Bly grew up in a city that stressed multi-culturalism.

Question: Who are you?

Adam Bly: Adam Bly. Founder and Editor-in-Chief of Seed. I’m originally from Montreal. I grew up in Canada and spent the first 20-some good years of my life in Canada. And I think both Canada and Montreal specifically provide sort of an interesting perspective. Canadians famously have a kind of love-hate relationship with the United States, and have this kind of neutral, Swiss-like place on the world stage. And so from both perspectives . . . And maybe thirdly because of the emphasis Montreal places on . . . and Quebec places on sort of multilingualism, multiculturalism, I kind of have greater emphasis on social nets and kind of social values – Canada’s universal healthcare system and the prime minister, who I guess I’m most associated with, was Chretien growing up. And so in the last few years of Chretien premiership he . . . leadership, he very much kind of stood up for some sort of distinctly Canadian values that didn’t seem to be entirely American or entirely aligned with the United States and their values. So you know Canada’s identity has always been a subject of kind of fierce debate within Canada – whether there is one or not. Montreal certainly has one, and I think that I sort of naturally gravitate towards the kinds of ideas, aesthetics, qualities that Montreal and Canada espouse. It definitely affects how I look at aesthetics, how I look at the kinds of cities I gravitate to, and the place of cities, and also sort of social issues. You have a unique vantage point looking at the U.S. from a Canadian perspective. We have this, you know, mix of a little bit of aspiring to be like the United States; on the other hand desiring strongly to not be anything like it. And so you get a unique, I think, window through which to view U.S. politics and U.S. issues.

- _TO DO_
Condense the interview paragraph that begins "Adam Bly: Adam Bly. Founder and Editor-in-Chief of Seed" into a short bulleted list that keeps its main facts.

- _SOURCE DATA_
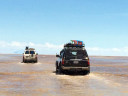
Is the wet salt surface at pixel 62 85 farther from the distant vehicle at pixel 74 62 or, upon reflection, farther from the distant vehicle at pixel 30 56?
the distant vehicle at pixel 30 56

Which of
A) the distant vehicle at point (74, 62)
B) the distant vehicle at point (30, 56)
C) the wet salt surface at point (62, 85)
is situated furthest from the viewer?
the distant vehicle at point (30, 56)

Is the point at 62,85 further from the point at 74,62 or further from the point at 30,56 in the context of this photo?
the point at 30,56

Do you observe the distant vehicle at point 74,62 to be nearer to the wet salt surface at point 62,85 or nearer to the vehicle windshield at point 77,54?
the vehicle windshield at point 77,54

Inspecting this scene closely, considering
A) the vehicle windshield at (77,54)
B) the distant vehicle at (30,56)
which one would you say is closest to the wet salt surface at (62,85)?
the vehicle windshield at (77,54)

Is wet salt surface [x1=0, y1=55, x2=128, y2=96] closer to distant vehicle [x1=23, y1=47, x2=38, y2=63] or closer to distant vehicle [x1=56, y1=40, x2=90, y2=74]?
distant vehicle [x1=56, y1=40, x2=90, y2=74]

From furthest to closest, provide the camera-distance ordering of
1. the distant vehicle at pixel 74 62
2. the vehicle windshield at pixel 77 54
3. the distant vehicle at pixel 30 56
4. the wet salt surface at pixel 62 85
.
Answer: the distant vehicle at pixel 30 56
the vehicle windshield at pixel 77 54
the distant vehicle at pixel 74 62
the wet salt surface at pixel 62 85

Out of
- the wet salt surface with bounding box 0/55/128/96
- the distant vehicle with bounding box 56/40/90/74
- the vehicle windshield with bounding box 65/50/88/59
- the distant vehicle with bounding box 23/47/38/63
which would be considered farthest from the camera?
the distant vehicle with bounding box 23/47/38/63

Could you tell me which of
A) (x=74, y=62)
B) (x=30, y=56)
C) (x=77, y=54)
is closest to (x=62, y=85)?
(x=74, y=62)

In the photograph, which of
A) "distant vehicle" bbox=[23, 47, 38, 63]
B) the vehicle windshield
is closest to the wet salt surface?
the vehicle windshield

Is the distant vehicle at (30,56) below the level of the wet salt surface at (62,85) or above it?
above

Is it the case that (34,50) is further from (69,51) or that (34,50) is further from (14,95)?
(14,95)

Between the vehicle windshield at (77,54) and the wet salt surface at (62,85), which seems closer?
the wet salt surface at (62,85)

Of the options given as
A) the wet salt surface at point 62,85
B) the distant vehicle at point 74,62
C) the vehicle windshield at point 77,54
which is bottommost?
the wet salt surface at point 62,85

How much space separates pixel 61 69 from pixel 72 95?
9.65 metres
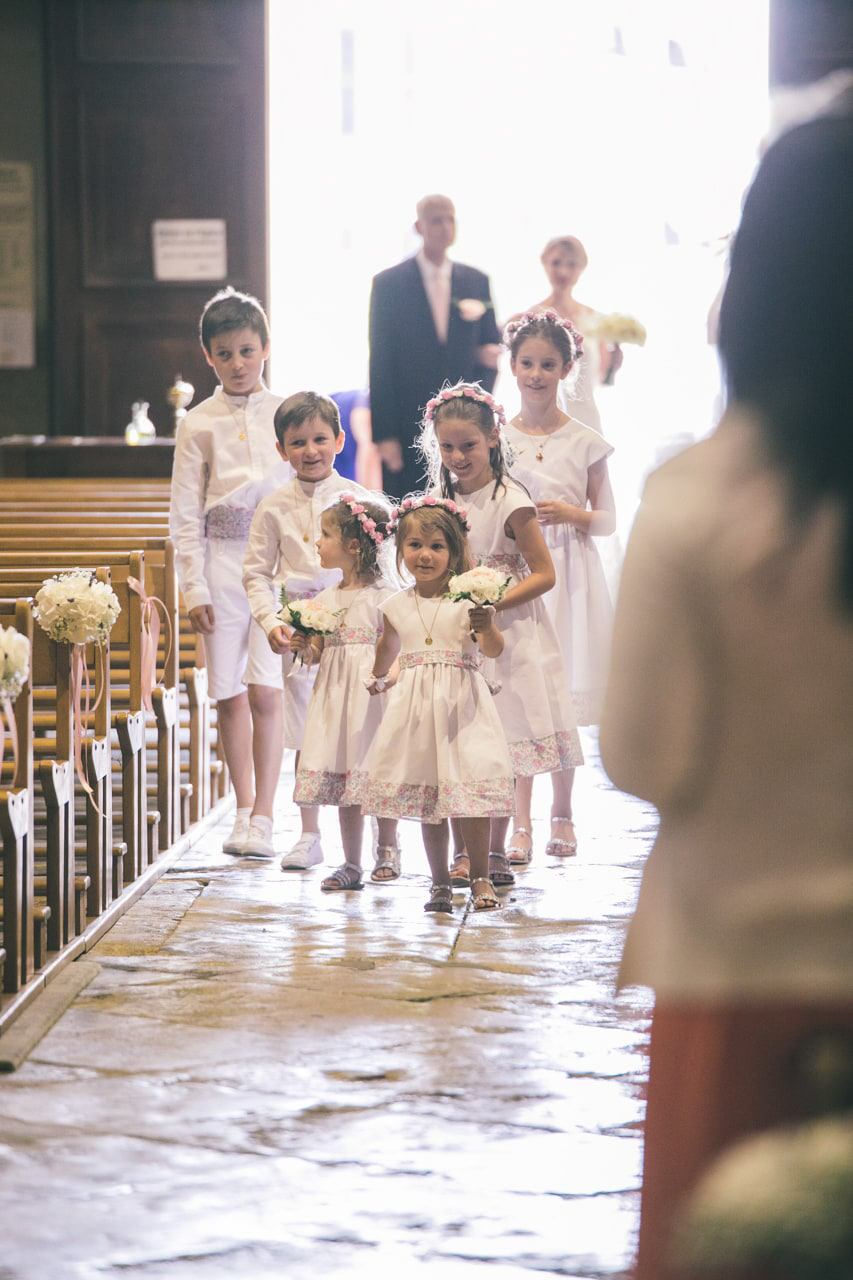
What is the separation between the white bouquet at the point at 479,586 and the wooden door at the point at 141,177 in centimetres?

- _TASK SOLUTION_
- Adam Bly is the founder and editor-in-chief of Seed.
- He is originally from Montreal and spent roughly his first 20-some years in Canada.
- Canadians have a love-hate relationship with the United States and hold a neutral, Swiss-like place on the world stage.
- Montreal and Quebec emphasize multilingualism and multiculturalism, which gives him a greater emphasis on social nets and social values such as Canada's universal healthcare system.
- Chretien, the prime minister he most associates with growing up, stood up in his last years in office for distinctly Canadian values not entirely aligned with those of the United States.
- Whether Canada has an identity is fiercely debated within Canada, but Montreal certainly has one.
- He gravitates toward the ideas, aesthetics and qualities that Montreal and Canada espouse, which shapes how he looks at aesthetics, cities and social issues.
- Canadians both aspire to be like the United States and strongly desire not to be like it, which gives them a unique window on U.S. politics and issues.